If you’re a fan of Nancy Drew, “Veronica Mars,” and/or pulp fiction, listen up: Another amateur girl sleuth is headed for the screen, and this one faces off against monsters. Sony has won the screen rights to Emil Ferris’ critically-acclaimed graphic novel “My Favorite Thing Is Monsters” after a bidding war, Deadline reports.

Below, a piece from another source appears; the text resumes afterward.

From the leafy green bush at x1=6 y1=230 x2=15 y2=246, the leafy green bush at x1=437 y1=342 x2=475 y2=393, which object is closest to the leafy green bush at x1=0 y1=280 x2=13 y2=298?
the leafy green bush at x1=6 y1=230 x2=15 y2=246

Released this January, the story is set in late ’60s Chicago and serves as “the fictional graphic diary of 10-year-old Karen Reyes. It is infused with B-movie horror and pulp monster magazines iconography,” Deadline writes. “Karen tries to solve the murder of her enigmatic upstairs neighbor, Anka Silverberg, a Holocaust survivor, while the interconnected stories of those around her unfold. When Karen’s investigation takes us back to Anka’s life in Nazi Germany, where the reader discovers how the personal, the political, the past, and the present converge. Present throughout are monsters, real and imagined.”
No word on who will pen the screenplay or direct the film. Amasia Entertainment’s Bradley Gallo and Michael Helfant are producing the project, and Palak Patel is overseeing for Columbia Pictures.
“I always felt like [monsters] were kind of heroic because they were facing something,” Ferris told NPR. “Becoming a monster sometimes isn’t a choice that you have. We’re all that; we’re all ‘the other’ in one way or another.” She began working on “My Favorite Thing Is Monsters” after she was bitten by a mosquito that infected her with West Nile virus. “The virus left her paralyzed, but eventually she regained some use of her right hand and learned to draw again by duct-taping a quill pen to her hand. Ferris now walks with the help of a cane,” NPR details.
If you love the graphic novel and can’t wait for Karen’s story to come to the big screen, you’re in luck. “My Favorite Thing Is Monsters Vol. 2” is scheduled to hit shelves October 10.